Page extract
From the long (20K-word) decision of the Washington Supreme Court Thursday in In the Matter of Disciplinary Proceeding Against Feyissa, written by Justice Sheryl Gordon McCloud:

After a 12-day disciplinary hearing, a hearing officer (HO) concluded that Shakespear N. Feyissa committed six counts of misconduct. The presumptive sanction for most of those counts was disbarment…. The Disciplinary Board (Board) of the Washington State Bar Association (Bar) unanimously adopted the HO’s disbarment recommendation. Feyissa appeals….

Attorney Shakespear N. Feyissa was born in Ethiopia. He immigrated to the United States at around age 17….

There’s a lot going on in the case, and you can read it for yourself here. But here’s one brief passage that particularly struck me:

Feyissa claims that the HO refused to consider cultural differences. But the record contradicts that assertion ….

As stated above, Feyissa’s friend testified about cultural differences between Ethiopian and Western cultures relating to norms in negotiations. The witness opined that “in Ethiopia, ‘If you tell a lie but everybody’s happy, then you didn’t do anything wrong.'”

The HO clearly did not refuse to consider this testimony or to evaluate its impact on the case, as evidenced by her conclusion of law on the issue; the HO made the sustainable legal conclusion that this cultural difference “does not exempt Respondent from his professional obligations under the RPCs, and thus cannot be accepted as a reason to mitigate Respondent’s conduct as a lawyer.”

Here are the passages from Feyissa’s counsel’s briefs that raise the argument to which the supreme court was apparently referring:

The complaint also alleged that Mr. Feyissa made false statements in negotiating on his clients’ behalf. As explained below, due to the very different set of norms in Ethiopian culture surrounding negotiations, he did not understand the limits of bluffing and puffery in negotiations, and made the false statements solely to get his clients more money.  Mr. Feyissa admitted the false statements for which he was responsible, stopped engaging in that practice after receiving the grievance; and expressed regret for his conduct during the hearing…..

[T]he Hearing Officer refused to consider evidence that in Mr. Feyissa’s culture, telling lies is accepted as long as it makes other happy and that in negotiations, both sides understand that the other will exaggerate and twist the truth….

The Hearing Officer also erred by refusing to consider Mr. Feyissa’s cultural background in finding that the false statements “seriously adversely reflected on his fitness to practice,” wrongly concluding that because his cultural background did not “exempt Respondent” from the RPCs, it should not be considered at all. Mr. Feyissa never asserted that he was exempt from the RPCs. Instead, the context for the misstatements is critical in evaluating whether the misrepresentations to third parties seriously adversely reflected on his fitness to practice. As discussed above, there was uncontested evidence that false statements are acceptable in negotiations in Ethiopian culture. Mr. Feyissa now understands that the rules governing his conduct in negotiations and agrees that he did not comply with the RPCs, but the reason he thought he was allowed to make such statements needs to be considered when determining the degree to which his conduct reflected on his fitness to practice….

Work instructions
From the excerpt about the Feyissa disciplinary decision, quote the passage from "[T]he Hearing Officer" up to and including "twist the truth….".

Collected data
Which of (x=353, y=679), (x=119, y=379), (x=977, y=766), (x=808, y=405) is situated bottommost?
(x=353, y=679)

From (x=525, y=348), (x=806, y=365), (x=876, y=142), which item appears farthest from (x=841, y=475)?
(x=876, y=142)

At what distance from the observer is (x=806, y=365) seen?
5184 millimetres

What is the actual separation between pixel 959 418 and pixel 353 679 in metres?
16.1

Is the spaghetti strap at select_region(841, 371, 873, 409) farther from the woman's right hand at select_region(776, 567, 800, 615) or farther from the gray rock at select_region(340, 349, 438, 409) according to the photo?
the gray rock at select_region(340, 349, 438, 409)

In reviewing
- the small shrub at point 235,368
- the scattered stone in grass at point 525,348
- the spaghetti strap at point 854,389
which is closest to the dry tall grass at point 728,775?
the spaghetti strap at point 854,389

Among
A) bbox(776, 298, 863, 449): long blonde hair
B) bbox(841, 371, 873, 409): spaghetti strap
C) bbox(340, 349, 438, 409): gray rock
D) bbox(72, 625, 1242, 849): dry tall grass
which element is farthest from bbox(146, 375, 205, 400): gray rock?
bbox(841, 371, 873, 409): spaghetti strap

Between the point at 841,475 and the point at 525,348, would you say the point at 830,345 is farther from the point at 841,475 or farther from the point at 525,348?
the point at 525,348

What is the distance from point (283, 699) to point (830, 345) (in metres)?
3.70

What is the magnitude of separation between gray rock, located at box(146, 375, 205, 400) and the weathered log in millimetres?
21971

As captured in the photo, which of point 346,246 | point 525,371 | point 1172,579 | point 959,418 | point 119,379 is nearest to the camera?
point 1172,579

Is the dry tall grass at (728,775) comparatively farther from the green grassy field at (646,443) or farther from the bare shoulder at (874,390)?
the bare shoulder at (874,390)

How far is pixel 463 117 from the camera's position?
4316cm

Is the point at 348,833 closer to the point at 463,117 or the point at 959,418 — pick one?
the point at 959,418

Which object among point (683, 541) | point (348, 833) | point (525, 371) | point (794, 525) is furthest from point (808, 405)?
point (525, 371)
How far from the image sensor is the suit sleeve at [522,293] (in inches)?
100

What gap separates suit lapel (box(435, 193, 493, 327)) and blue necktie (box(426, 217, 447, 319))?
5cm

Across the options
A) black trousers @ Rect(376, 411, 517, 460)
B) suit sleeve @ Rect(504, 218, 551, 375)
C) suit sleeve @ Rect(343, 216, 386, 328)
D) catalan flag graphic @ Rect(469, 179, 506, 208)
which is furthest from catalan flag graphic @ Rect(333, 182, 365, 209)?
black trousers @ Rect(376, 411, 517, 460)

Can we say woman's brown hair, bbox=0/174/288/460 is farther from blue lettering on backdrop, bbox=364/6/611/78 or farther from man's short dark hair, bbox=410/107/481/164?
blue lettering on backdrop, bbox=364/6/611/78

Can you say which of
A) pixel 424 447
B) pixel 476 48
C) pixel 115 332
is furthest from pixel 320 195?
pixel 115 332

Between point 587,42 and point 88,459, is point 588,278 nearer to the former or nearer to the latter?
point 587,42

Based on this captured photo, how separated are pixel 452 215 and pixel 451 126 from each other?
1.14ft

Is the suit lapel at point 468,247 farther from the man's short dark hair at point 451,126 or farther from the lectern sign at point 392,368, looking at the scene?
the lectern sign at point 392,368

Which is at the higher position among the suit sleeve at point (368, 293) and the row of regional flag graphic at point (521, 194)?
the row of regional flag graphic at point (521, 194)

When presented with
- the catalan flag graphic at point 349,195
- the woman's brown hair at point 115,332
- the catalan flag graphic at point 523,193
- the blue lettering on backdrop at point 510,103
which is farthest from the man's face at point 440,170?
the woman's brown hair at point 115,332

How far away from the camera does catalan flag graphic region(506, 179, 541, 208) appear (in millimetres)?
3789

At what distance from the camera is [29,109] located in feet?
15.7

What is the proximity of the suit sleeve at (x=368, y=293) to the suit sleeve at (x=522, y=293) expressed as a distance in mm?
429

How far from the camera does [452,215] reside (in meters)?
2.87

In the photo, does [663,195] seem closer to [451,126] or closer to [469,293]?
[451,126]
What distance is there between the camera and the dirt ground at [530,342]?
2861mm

Exercise solution
[T]he Hearing Officer refused to consider evidence that in Mr. Feyissa’s culture, telling lies is accepted as long as it makes other happy and that in negotiations, both sides understand that the other will exaggerate and twist the truth….